[LISTED ENTRIES]:
####################
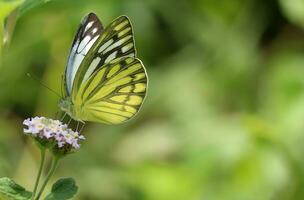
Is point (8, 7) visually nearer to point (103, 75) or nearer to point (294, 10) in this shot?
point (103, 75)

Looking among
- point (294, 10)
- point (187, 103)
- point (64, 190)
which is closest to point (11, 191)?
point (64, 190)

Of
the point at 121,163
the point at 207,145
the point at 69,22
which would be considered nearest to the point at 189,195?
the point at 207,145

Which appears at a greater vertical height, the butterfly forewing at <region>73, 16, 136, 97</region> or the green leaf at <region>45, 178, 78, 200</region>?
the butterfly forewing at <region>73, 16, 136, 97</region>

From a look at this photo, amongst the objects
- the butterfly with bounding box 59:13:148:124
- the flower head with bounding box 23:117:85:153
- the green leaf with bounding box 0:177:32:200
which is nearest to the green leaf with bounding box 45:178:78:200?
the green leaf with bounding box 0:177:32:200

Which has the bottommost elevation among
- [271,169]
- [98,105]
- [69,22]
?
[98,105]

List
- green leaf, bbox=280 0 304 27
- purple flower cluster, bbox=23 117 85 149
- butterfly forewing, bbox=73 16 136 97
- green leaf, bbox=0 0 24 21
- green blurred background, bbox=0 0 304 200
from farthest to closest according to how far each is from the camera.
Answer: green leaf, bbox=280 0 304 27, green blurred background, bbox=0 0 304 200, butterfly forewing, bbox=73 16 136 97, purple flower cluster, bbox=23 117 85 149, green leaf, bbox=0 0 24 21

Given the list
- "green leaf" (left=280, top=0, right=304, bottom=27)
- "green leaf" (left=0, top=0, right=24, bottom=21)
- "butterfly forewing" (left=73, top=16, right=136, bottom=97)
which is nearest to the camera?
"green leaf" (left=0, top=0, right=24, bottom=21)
####################
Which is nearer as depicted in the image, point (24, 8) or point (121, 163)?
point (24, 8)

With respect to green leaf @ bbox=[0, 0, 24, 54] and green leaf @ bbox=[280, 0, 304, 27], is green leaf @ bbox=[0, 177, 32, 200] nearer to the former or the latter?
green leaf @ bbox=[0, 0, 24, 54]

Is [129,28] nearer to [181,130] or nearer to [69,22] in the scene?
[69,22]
####################
[WORK TO COMPLETE]: Please find every line in the items above that contains the string "bbox", and copy each of those lines.

[SOLUTION]:
- green leaf, bbox=280 0 304 27
- purple flower cluster, bbox=23 117 85 149
- butterfly forewing, bbox=73 16 136 97
- green leaf, bbox=0 0 24 21
- green blurred background, bbox=0 0 304 200
Answer: green leaf, bbox=280 0 304 27, green blurred background, bbox=0 0 304 200, butterfly forewing, bbox=73 16 136 97, purple flower cluster, bbox=23 117 85 149, green leaf, bbox=0 0 24 21
With respect to green leaf @ bbox=[0, 0, 24, 54] and green leaf @ bbox=[280, 0, 304, 27], is green leaf @ bbox=[0, 177, 32, 200] nearer to the former or the latter?
green leaf @ bbox=[0, 0, 24, 54]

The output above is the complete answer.